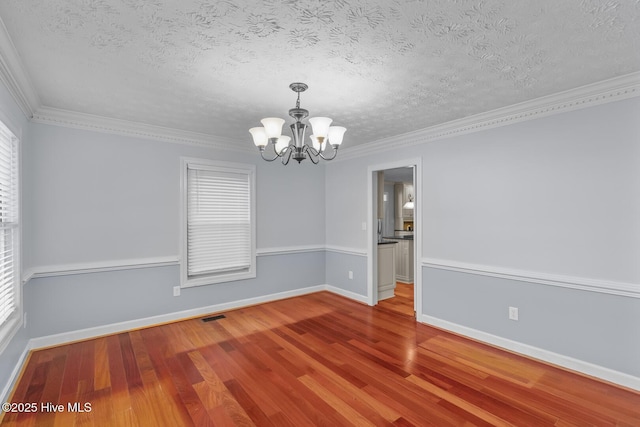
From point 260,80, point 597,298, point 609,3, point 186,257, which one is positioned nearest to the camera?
point 609,3

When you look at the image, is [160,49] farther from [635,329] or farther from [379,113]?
[635,329]

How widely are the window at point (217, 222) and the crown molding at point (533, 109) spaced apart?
223 centimetres

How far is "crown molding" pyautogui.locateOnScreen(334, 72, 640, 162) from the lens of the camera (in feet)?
8.11

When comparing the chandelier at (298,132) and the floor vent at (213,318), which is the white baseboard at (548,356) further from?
the floor vent at (213,318)

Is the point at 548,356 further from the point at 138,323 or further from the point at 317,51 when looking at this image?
the point at 138,323

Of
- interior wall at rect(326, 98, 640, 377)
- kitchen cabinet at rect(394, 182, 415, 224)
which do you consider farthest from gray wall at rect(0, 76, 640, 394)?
kitchen cabinet at rect(394, 182, 415, 224)

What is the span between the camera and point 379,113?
3.27 meters

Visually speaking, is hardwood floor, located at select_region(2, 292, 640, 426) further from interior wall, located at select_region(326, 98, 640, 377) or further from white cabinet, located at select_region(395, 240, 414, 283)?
white cabinet, located at select_region(395, 240, 414, 283)

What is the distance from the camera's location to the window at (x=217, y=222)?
13.6 ft

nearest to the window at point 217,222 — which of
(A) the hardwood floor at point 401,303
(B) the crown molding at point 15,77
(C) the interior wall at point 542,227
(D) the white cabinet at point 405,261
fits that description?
(B) the crown molding at point 15,77

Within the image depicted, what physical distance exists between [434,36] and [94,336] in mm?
4317

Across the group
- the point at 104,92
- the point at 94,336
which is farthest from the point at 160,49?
the point at 94,336

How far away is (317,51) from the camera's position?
6.62ft

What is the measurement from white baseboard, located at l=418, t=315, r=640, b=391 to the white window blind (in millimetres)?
4150
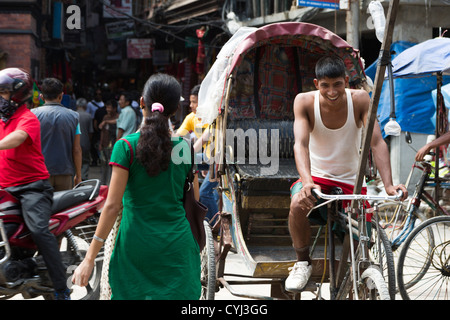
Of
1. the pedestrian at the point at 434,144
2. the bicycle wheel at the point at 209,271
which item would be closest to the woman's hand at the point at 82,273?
the bicycle wheel at the point at 209,271

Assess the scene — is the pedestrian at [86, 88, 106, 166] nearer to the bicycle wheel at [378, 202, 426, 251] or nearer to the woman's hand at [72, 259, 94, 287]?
the bicycle wheel at [378, 202, 426, 251]

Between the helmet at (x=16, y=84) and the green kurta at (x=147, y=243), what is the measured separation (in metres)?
1.90

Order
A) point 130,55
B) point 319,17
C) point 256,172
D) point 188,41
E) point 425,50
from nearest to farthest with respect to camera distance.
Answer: point 256,172
point 425,50
point 319,17
point 188,41
point 130,55

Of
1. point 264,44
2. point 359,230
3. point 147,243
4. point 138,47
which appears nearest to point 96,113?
point 138,47

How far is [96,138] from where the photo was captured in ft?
54.5

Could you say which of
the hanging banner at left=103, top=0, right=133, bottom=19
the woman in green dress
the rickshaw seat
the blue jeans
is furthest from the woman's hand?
the hanging banner at left=103, top=0, right=133, bottom=19

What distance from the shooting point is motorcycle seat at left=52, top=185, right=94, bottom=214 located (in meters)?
5.09

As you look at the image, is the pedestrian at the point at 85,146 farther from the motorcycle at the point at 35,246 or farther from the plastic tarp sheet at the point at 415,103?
the motorcycle at the point at 35,246

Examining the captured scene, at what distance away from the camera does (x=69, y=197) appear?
17.0ft

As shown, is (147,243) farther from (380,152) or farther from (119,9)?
(119,9)

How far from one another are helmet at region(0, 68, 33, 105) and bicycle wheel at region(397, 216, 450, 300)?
3.43m
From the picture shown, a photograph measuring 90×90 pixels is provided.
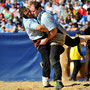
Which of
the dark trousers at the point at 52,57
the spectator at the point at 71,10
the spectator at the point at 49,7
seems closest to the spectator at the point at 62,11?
the spectator at the point at 71,10

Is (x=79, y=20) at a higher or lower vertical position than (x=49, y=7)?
lower

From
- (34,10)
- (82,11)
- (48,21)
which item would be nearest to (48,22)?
(48,21)

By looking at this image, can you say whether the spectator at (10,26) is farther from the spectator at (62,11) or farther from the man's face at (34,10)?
the man's face at (34,10)

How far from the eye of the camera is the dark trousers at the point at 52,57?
494 centimetres

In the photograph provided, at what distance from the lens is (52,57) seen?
498cm

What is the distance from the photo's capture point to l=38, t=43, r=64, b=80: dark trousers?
494 centimetres

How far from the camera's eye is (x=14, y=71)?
837cm

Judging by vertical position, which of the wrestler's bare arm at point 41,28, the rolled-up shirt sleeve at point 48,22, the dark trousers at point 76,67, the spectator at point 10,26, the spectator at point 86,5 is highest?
the spectator at point 86,5

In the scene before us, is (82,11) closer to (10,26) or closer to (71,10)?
(71,10)

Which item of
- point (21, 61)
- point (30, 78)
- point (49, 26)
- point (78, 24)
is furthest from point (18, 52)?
point (49, 26)

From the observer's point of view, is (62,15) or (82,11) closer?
(82,11)

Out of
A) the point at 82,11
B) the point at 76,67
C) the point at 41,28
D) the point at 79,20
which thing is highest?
the point at 82,11

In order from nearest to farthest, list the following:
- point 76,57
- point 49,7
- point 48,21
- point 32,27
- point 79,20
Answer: point 48,21, point 32,27, point 76,57, point 79,20, point 49,7

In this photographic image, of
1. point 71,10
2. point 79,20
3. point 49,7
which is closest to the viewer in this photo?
point 79,20
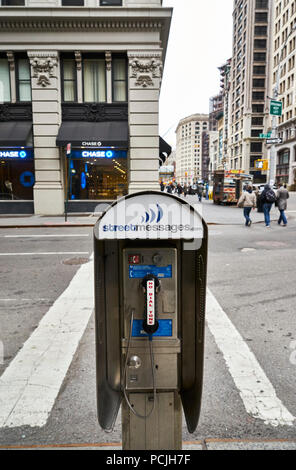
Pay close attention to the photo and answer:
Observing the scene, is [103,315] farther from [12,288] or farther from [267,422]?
[12,288]

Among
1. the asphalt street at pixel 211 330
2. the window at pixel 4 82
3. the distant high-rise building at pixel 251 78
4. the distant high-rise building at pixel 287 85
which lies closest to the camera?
the asphalt street at pixel 211 330

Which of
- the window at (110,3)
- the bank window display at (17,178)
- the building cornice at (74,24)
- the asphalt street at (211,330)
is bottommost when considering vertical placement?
the asphalt street at (211,330)

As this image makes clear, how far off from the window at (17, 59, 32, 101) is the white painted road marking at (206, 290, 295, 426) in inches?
717

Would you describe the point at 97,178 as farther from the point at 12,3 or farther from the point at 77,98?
the point at 12,3

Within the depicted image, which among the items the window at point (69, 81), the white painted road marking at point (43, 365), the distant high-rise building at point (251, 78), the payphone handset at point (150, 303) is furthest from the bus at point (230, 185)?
the distant high-rise building at point (251, 78)

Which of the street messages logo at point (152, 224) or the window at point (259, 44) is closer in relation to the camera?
the street messages logo at point (152, 224)

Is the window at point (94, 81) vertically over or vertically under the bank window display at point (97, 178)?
over

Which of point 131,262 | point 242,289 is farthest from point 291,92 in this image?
point 131,262

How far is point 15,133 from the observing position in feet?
58.5

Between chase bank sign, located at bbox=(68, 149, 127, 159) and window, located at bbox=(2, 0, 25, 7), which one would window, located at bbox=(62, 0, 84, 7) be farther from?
chase bank sign, located at bbox=(68, 149, 127, 159)

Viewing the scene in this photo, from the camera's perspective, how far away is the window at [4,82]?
18719 mm

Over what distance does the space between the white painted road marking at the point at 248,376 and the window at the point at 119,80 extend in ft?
55.1

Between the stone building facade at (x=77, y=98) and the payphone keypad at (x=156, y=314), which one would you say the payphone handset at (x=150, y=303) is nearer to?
the payphone keypad at (x=156, y=314)

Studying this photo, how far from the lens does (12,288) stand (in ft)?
21.0
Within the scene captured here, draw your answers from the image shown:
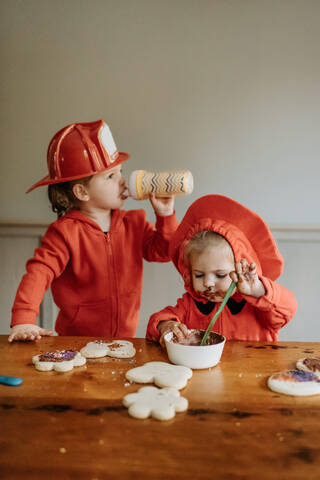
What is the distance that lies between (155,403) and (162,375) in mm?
114

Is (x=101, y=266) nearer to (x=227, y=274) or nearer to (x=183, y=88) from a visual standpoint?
(x=227, y=274)

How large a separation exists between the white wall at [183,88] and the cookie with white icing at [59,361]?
1.13 metres

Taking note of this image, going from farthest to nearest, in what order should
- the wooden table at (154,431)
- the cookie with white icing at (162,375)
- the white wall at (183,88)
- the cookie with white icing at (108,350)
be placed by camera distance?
the white wall at (183,88) → the cookie with white icing at (108,350) → the cookie with white icing at (162,375) → the wooden table at (154,431)

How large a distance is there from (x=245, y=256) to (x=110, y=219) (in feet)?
2.09

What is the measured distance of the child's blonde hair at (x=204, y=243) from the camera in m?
1.17

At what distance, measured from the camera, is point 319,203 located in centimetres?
198

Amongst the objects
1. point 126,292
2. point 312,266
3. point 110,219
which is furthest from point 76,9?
point 312,266

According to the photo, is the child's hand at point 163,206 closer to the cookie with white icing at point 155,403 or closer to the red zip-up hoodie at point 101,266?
the red zip-up hoodie at point 101,266

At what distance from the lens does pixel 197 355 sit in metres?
0.89

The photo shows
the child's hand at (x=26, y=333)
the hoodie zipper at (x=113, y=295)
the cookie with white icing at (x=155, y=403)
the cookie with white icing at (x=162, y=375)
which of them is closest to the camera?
the cookie with white icing at (x=155, y=403)

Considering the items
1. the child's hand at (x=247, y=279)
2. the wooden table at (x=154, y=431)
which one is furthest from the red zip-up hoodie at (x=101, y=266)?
the wooden table at (x=154, y=431)

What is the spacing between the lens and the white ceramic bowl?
35.0 inches

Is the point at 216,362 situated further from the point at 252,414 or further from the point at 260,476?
the point at 260,476

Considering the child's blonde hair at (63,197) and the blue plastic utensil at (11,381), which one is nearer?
the blue plastic utensil at (11,381)
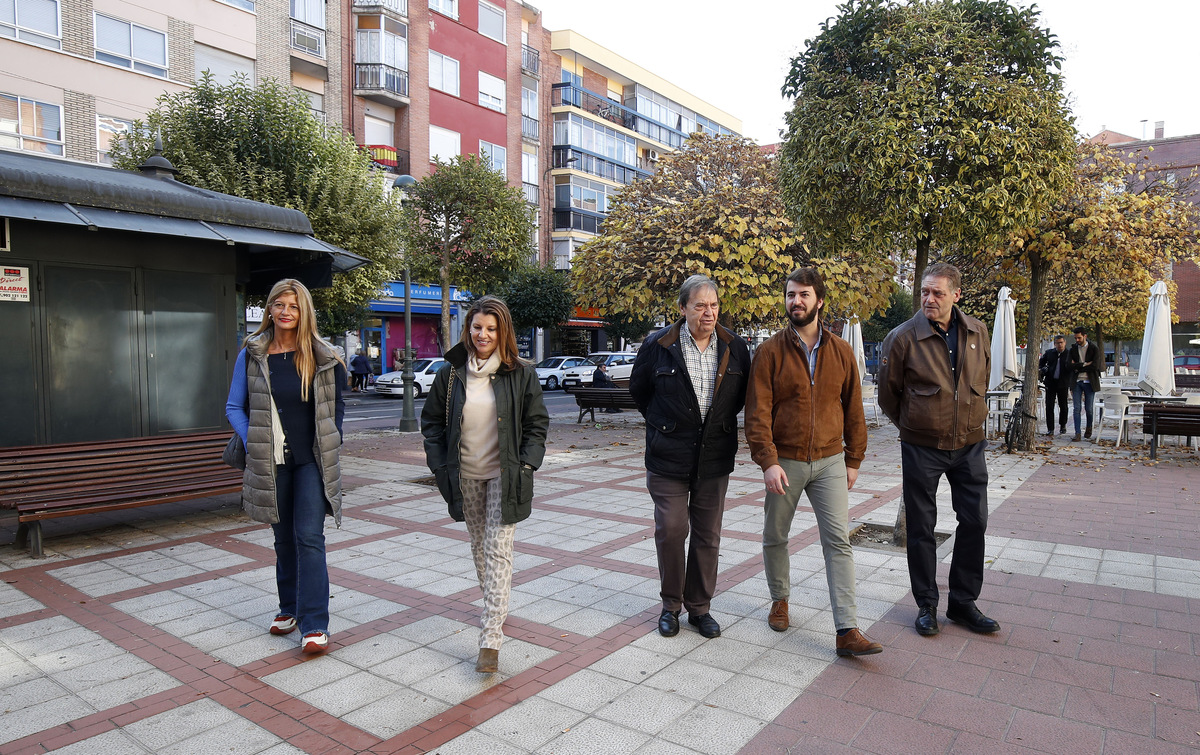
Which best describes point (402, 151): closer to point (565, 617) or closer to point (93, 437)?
point (93, 437)

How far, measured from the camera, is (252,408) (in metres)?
3.99

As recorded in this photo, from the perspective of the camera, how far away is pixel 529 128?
→ 3856 cm

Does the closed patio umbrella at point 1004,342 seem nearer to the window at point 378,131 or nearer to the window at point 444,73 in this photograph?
the window at point 378,131

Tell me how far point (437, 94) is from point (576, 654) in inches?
1255

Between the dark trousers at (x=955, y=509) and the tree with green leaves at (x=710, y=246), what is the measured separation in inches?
305

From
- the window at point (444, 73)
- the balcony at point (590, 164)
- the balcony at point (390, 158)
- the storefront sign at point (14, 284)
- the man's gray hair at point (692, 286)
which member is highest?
the window at point (444, 73)

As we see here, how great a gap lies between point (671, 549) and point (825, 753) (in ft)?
4.52

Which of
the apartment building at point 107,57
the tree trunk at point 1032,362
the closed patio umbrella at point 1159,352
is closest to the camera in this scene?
the tree trunk at point 1032,362

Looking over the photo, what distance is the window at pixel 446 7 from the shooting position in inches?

### Task description
Rewrite the stretch from the line containing "Is (x=101, y=266)" through the line containing "1.13 metres" as a numbered list, leaving out any blank lines.

### Exercise answer
1. Is (x=101, y=266) nearer to (x=227, y=274) or nearer to (x=183, y=88) from a visual standpoint?
2. (x=227, y=274)
3. How large a separation exists between the white wall at [183,88] and the cookie with white icing at [59,361]?
4. 1.13 metres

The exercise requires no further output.